J'ai fui mon enfance parce que des adultes interdisaient à des enfants comme moi de vivre la leur. Alors j'ai pris le parti de devenir grande avant l'heure. Avant de comprendre. Dans le silence j'ai pris des années sans le vouloir vraiment. Mais avais-je le choix ? On ne pouvait pas parler alors il fallait grandir et faire comme les grands : fermer les yeux.
Un jour, j'ai voulu le dire à Maman. Elle a pleuré. Elle a aussi dit qu'elle savait. Un peu. Alors j'avais plus rien dit parce qu'elle s'était mise à pleurer et que je ne voulais pas qu'elle pleure. Je la faisais assez pleurer comme ça. Je ne voulais pas rajouter une certaine forme de culpabilité. Mais peut-être qu'ils savaient tous. Auquel cas, aucun d'entre eux ne s'est soucié de ce que cela nous faisait, réellement. Les adultes, je les hais depuis ce jour. Depuis le jour où j'ai compris qu'ils étaient aussi lâches que les enfants sont innocents.

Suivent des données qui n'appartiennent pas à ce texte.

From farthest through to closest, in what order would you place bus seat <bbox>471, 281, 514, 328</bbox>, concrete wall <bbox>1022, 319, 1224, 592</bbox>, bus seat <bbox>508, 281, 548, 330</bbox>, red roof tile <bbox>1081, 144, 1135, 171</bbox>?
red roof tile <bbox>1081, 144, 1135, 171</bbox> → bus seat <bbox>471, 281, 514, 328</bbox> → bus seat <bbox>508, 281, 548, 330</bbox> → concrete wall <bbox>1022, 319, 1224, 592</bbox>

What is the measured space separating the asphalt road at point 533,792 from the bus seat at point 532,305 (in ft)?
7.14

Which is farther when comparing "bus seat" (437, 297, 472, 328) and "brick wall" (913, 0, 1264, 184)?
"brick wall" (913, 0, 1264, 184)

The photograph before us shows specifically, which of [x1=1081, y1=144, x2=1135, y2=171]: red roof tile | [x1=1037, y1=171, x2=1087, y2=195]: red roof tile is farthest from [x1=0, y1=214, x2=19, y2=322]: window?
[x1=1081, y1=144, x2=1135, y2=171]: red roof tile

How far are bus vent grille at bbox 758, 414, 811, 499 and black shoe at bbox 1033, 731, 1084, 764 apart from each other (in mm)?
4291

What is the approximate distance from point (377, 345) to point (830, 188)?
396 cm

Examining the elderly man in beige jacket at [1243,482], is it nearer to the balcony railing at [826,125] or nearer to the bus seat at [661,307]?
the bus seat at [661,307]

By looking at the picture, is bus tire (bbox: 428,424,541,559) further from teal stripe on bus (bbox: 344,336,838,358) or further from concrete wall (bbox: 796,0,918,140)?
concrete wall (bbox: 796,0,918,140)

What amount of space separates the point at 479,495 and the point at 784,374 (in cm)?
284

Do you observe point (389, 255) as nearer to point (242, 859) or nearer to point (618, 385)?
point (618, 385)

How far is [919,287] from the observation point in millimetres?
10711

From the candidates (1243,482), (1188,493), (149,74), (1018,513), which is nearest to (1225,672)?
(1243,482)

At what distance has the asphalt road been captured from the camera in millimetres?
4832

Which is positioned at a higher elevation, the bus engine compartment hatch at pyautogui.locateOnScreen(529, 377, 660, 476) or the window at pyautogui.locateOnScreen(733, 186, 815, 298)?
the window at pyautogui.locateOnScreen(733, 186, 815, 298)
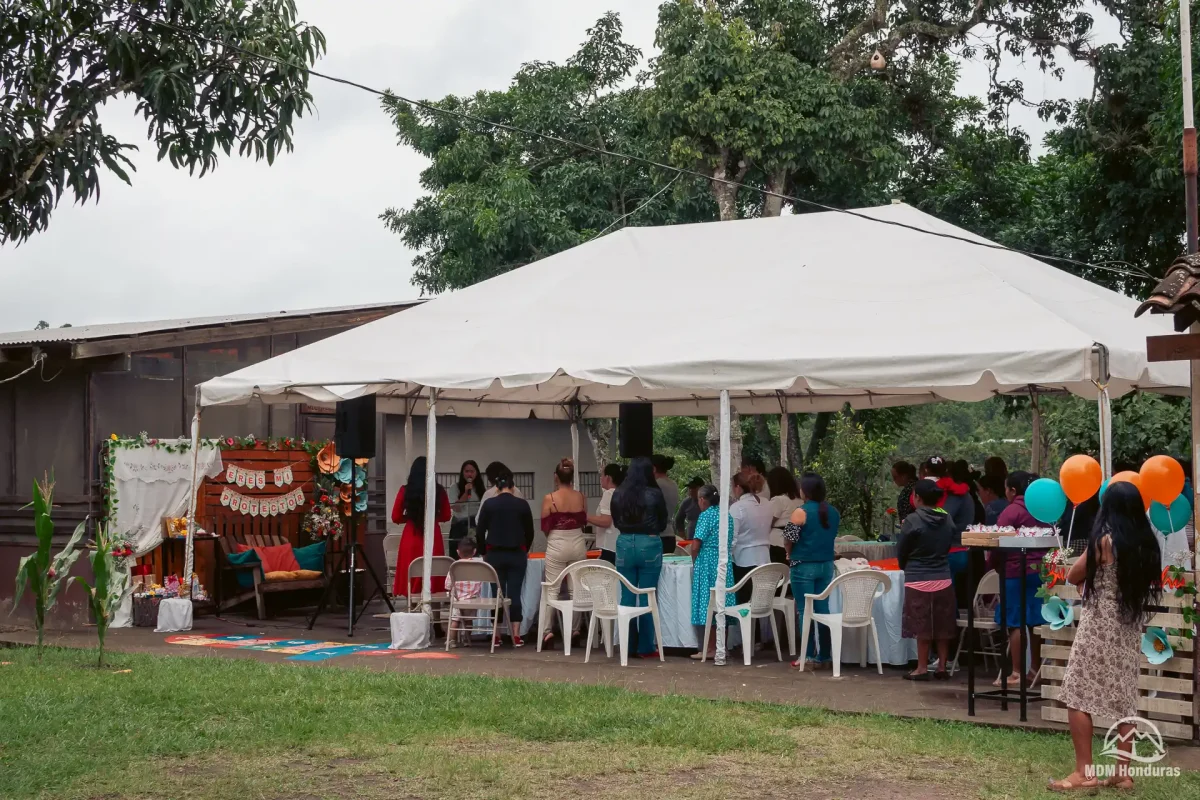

Je voudrais fermer les yeux. Dormir. Vraiment. Faut-il toujours que j'aille trifouiller le cul de la pire misère humaine qui soit pour oublier la mienne ? Nous sommes handicapés des sentiments, handicapés de l'insertion, handicapés adultes car atrophiés enfants. Un jour, il paraît qu'on guéri. Mais quand ? Moi je voudrais juste fermer les yeux et dormir vraiment. Sans drogues, sans alcool, sans avoir à attendre les premiers rayons du soleil. Je voudrais dormir pendant l'obscurité au lieu d'y trouver un refuge. Je veux dormir. Je veux guérir. Je voudrais oublier. Les enfants, les ours en peluches, les couteaux cachés derrière, le viol, la misère, la guerre. Je veux tout oublier. Je veux grandir, vraiment. Un jour, enfin. Je voudrais que ce jour prenne fin. Je veux dormir en paix. Faire la paix avec moi. Je n'y suis pour rien. C'est ce qu'il paraît.
Les films de grands, je les ai tous vu petite ! Je veux que le film recommence, que cela soit innocent, que cela soit pur. Je veux un film sans souffrance. Sans adulte. Je veux une morale à la fin. Je veux un sens.
Je ne peux pas avoir confiance en vous.
Je suis petite. J'aurais toujours six ans finalement. Et les rêves qui vont avec. Mais un jour je guérirai. Simplement je ne sais pas quand. Alors j'éclabousse tout de mes colères et des mes envies d'enfant.
J'aurais du tout dire à Maman.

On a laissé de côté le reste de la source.